::: PROVIDED DATA :::

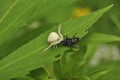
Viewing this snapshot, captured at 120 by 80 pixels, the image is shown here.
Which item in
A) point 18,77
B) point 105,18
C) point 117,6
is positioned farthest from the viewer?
point 105,18

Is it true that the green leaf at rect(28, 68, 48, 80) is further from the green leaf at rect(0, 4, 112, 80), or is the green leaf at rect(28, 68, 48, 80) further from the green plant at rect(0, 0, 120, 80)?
the green leaf at rect(0, 4, 112, 80)

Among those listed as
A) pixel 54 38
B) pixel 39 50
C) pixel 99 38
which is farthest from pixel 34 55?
pixel 99 38

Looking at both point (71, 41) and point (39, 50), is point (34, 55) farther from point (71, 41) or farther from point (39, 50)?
point (71, 41)

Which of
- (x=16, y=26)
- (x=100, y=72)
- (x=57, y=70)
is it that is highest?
(x=16, y=26)

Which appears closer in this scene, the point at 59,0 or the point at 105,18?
the point at 59,0

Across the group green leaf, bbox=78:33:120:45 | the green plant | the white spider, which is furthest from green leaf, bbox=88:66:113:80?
the white spider

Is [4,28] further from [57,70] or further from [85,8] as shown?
[85,8]

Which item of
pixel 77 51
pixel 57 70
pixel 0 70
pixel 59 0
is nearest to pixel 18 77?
pixel 0 70
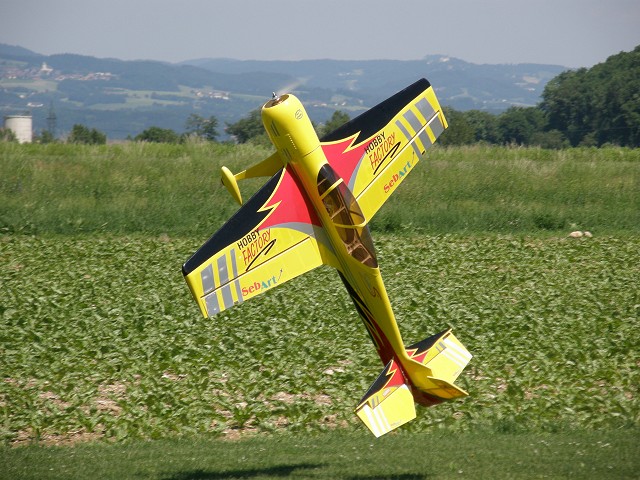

:::

Count the lines in the data above that contain the word "leaf", and give only the number.

_RESPONSE TO THIS TASK_:
3